Closed berndbischl closed 1 week ago

berndbischl commented 3 months ago

WARNING: BEFORE WE MERGE:

aic and bic should be removed from book, loglik too check mlr3learners mlr3tuning autotuner add to NEWS

mllg commented 2 months ago

Also needs to be removed from mlr3learners for log reg, multinom and linear regression. Or could just stay in the package with improved documentation.

mllg commented 2 months ago

TBH, I'd really like to keep AIC/BIC in the packages. I show this during teaching together with a SFS and compare it to step().

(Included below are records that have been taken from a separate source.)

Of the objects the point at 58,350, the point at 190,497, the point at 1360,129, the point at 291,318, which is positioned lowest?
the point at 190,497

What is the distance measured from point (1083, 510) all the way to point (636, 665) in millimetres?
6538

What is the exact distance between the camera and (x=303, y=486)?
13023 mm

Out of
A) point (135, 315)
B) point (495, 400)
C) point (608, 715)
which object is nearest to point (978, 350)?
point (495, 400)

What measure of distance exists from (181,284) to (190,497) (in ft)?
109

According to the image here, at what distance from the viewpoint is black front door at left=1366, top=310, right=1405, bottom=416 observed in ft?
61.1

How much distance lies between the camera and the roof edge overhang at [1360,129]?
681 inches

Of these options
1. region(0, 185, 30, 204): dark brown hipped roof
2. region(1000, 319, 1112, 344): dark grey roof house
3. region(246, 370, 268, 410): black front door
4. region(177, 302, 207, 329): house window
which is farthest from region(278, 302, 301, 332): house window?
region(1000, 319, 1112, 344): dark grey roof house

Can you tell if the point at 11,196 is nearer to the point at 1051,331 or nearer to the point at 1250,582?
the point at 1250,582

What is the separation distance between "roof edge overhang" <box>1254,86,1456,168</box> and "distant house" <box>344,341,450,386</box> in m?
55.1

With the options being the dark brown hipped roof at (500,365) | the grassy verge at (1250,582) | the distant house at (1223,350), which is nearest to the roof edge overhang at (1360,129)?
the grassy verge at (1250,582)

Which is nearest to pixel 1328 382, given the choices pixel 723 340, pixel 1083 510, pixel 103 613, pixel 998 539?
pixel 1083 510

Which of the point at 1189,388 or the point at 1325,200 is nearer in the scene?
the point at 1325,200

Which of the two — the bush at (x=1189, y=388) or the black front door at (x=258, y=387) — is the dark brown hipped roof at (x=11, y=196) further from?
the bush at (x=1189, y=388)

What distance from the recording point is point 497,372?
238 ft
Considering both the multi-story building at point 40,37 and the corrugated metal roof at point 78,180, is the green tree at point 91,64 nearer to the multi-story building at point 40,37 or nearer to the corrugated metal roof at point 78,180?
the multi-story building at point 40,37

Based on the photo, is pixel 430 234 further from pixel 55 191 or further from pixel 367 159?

mllg commented 2 months ago

After a closer look, we could remove the properties and methods altogether but keep the measures for AIC and BIC. The user then has to ensure that stats::logLik() is properly working on the fitted model. This is a S3 generic and can be extended. We would only lose some pre-checks and improved error messages.

sebffischer commented 2 months ago

One more comment about the weights_resampling. What do you think about not making this weights, but counts instead? For the holdout resampling, e.g., for a Task with row_ids 1:10 we could set the resampling_weights to c(rep(2, 5), rep(1, 5)). Then, when sampling the training data we would first modify the row_ids to be c(1, 1, 2, 2, 3, 3, 4, 4, 5, 5, 6, 7, 8, 9, 10), then sample the training data and use those IDs that were not sampled for the train set as the test set.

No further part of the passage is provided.